Das Problem liegt laut Baumbach tatsächlich hauptsächlich am Preis. Denn es rechnet sich einfach kaum, wenn man seine Schuhe neu besohlen lässt, wenn die Reparatur dann teurer ist als ein neues Paar. Das gilt auch dann, wenn jedem klar ist, dass das neue billige Paar auch nur ein paar Monate hält – wenn überhaupt. So müsste man dem Schuhmacherhandwerk zufolge erst einmal in ein richtiges, angepasstes Paar Schuhe investieren aus guter Qualität – sowohl was das Material betrifft als auch die handwerkliche Herstellung. Erst dann würde sich auch eine Reparatur lohnen und der Schuhträger würde wohl auch schonender und nachhaltiger mit den Schuhen umgehen.

Um die Reparatur dann als solche noch lohnenswerter zu machen und vor allem wieder als Option in die Köpfe der Menschen zu bringen, braucht es Andreas Baumschuh zufolge eben einen Bonus vom Staat. Dieser sollte seinen Vorschlägen zufolge die Hälfte der Reparaturkosten übernehmen. Zwar stellt eine Mehrwertsteuersenkung auch eine staatliche Finanzhilfe dar, aber bei Schuhen würde das kaum etwas bringen, sagt Baumbach. "Das ist einfach viel zu wenig."

Mehrwertsteuer auf Reparaturen senken: "Das ist einfach zu wenig"

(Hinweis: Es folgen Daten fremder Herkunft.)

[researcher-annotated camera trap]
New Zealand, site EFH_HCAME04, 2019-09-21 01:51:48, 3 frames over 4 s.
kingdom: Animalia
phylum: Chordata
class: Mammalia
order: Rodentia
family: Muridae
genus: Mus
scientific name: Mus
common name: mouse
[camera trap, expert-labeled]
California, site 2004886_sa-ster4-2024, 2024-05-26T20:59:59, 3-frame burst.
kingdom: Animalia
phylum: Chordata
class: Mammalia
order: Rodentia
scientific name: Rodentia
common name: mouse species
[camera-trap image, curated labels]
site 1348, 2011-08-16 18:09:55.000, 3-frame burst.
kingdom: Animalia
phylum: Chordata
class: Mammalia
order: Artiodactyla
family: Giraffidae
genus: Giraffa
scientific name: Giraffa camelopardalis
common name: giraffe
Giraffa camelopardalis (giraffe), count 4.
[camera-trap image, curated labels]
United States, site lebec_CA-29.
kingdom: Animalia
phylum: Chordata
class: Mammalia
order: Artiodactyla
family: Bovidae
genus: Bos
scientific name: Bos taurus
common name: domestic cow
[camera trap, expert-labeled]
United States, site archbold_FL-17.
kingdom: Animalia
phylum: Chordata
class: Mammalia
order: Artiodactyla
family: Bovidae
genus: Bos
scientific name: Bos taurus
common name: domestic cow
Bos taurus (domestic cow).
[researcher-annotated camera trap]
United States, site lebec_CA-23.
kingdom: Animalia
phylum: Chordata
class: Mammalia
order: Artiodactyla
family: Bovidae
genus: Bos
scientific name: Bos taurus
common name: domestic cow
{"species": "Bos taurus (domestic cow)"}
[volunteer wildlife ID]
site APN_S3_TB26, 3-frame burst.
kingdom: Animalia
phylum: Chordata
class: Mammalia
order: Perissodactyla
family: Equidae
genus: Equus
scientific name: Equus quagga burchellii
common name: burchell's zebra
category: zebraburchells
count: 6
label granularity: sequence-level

Er rechnet vor: Sohlen und Absätze aus einem hochwertigen Material kosten etwa 40 Euro. Eine Mehrwertsteuersenkung würde den Preis auf 35,95 Euro reduzieren. "Ist das überzeugend, wenn der Neupreis für manche Schuhe heute nur bei 30 Euro liegt?", fragt er. Zwar findet der Handwerksmeister den Ansatz durchaus richtig, dass in der Studie des UBA auch die Reparaturdienstleistungen eine Rolle spielen und damit in der Debatte stehen. Aber leider entscheidet für die meisten Menschen die Wirtschaftlichkeit und nicht der nachhaltige Gedanke – auch wenn dieser an Relevanz gewinnt.

Der Schuhreparaturbonus von Andreas Baumbach soll deshalb wie folgt aussehen: Wer Schuhe reparieren lässt, bekommt die Rechnung dafür dann zur Hälfte erstattet. Gestalten könnte man die Abwicklung des Bonus nach dem Vorbild des Reparaturbonus in Thüringen. Dort kann jeder Thüringer Bürger eine Reparaturrechnung von einem haushaltsüblichen Elektrogerät einmal im Jahr bei der Verbraucherzentrale einreichen. Er bekommt die Hälfte der Kosten erstattet – maximal aber 100 Euro. Voraussetzung ist: Die Rechnungssumme für die Reparatur liegt bei mindestens 50 Euro inklusive Mehrwertsteuer. Mehr zum Thüringer Reparaturbonus können Sie hier nachlesen.>>>

Dabei ist es Baumbach wichtig zu betonen, dass der gesellschaftliche Nutzen der Reparaturen und damit auch eines Bonus, der Reparaturen fördert, groß ist. Der Bonus beruht auf dem Prinzip der Freiwilligkeit, denn man muss ihn nicht beantragen – aber man kann. Und anders herum: Nutzt man den Reparaturbonus nicht, kostet er die Gesellschaft auch nichts.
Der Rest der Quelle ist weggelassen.